OBJECTION TO SCHEME OF AMALGAMATION

Scheme of Amalgamation can be objected as per section 230(4) of Companies Act, 2013, only by shareholders having not less than 10% holdings or creditors debt is not less than 5% of total outstanding debt as per the last audited financial statement. whereas earlier under Companies Act, 1956 there was no such limit which state that person holding even 1% in the company can object the scheme which was not fair at all therefore the new threshold limit for raising objections in regard to scheme or arrangement will protect the scheme from small shareholders' and creditors' unnecessary litigation and objection.

MEETING OF CREDITORS/SHAREHOLDERS TO APPROVE THE SCHEME

  • Under Companies Act, 1956

Scheme to approved by 3/4th value of creditors or members, agree to scheme, then it will be binding, if sanctioned by court as stated under section 391(2), voting in person or a proxy at meeting.

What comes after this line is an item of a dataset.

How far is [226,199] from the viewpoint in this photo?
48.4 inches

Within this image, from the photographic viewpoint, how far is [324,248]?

E-Voting is not permitted under 1956 Act.

  • Under Companies Act, 2013

Scheme is to be approved by 3/4th of creditors or members, agree to scheme, then it will be binding, if sanctioned by National Company Law Tribunal as stated under section 230(6)(1). The 2013 Act additionally allows the approval of the scheme by postal ballot. Postal ballot gives an equal opportunity of vote to all stake holders. E-Voting is permitted under new 2013 Act. Therefore concept of E-Voting is introduced under new Act and section 108 of the Companies Act, 2013 read with rule 20 of Companies(Management and Administrative) rules, 2014 deal with exercise of right to vote by member by electronic means. Therefore postal ballot system and introduction E-Voting will protect the shareholders interest and will also increase the participation of shareholders of the company in voting.

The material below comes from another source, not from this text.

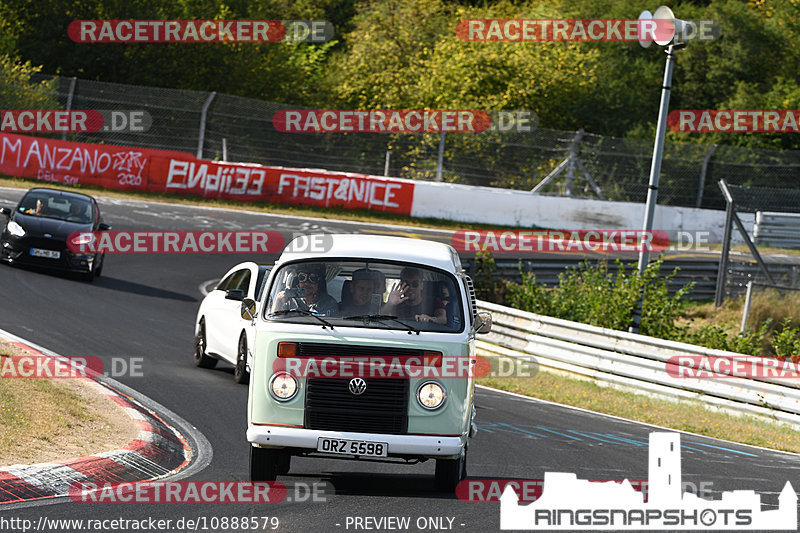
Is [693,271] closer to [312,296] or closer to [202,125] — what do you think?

MERGER OF A LISTED COMPANY INTO UNLISTED COMPANY7

The Companies Act, 2013 requires that in case of merger between a listed transferor company and an unlisted transferee company, transferee company would continue to be unlisted until it becomes listed. Shareholders of listed Company have the option to exit on payment of value of their shares, as otherwise they will continue as a shareholder of the unlisted company. the Payment to such shareholders willing to exit shall be made on pre-determined price formula or after valuation. Whereas; under Companies Act, 1956 there was no such provision. Therefore reverse merger of listed Company into an unlisted Company does not automatically result in a listing of surviving entity, which may be the unlisted Company.

BODY OF APPROVING MERGER

Approval of scheme requires an independent body of oversight and fairness. According to 1956 Companies Act , scheme of arrangement was to be approved by respective High Court which has jurisdiction over Acquirer and Target companies. Whereas; under Companies Act, 2013 National Company Law Tribunal will deal with matters related to Merger & Acquisition.

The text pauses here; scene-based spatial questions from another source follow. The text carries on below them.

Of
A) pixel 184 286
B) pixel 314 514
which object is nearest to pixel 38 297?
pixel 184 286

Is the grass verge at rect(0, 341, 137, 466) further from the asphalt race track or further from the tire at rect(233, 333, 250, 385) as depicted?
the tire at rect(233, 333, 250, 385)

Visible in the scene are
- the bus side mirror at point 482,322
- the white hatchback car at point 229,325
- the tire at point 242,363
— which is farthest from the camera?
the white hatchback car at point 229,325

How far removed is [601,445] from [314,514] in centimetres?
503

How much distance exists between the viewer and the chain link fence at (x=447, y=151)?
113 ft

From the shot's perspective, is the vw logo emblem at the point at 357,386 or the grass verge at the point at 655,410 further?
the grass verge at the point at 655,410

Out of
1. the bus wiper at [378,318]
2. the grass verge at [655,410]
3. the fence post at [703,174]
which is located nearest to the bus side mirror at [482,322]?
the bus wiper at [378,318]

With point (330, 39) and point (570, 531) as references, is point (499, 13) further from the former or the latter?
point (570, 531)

NCLT would be one specified body dealing with cases opposed to multiple High Court in case of the companies falling under the jurisdiction of different high courts.

VALUATION REPORT

The 2013 Act makes it mandatory that notice of meeting to discuss a scheme must be accompanied by valuation report prepared by an expert whereas, Companies Act,1956 Act is silent on disclosing the valuation report to the stakeholders, as a matter of transparency and good corporate governance. Courts also required annexing of the valuation report to the application submitted before them.

CONCLUSION

It seems that Companies Act, 2013 makes merger process more efficient but it also has some obscurity which need to be modified in order to reduce or avoid any complexity in the process which can be identified once the corresponding sections are notified. The outbound mergers now being allowed (when notified) open an opportunity towards globalization.

Footnotes

1. yet to be notified

2. Section 391, 393 and 394 A of Companies Act, 1956

3. Section 230(5) of Companies Act, 2013

4. Section 234 of Companies Act, 2013

5. Small companies is defined in section 2(85) of Companies Act, 2013

6. Section 233 of Companies Act, 2013

7. Section 232(3)(h) of Companies ct, 2013

The content of this article is intended to provide a general guide to the subject matter. Specialist advice should be sought about your specific circumstances.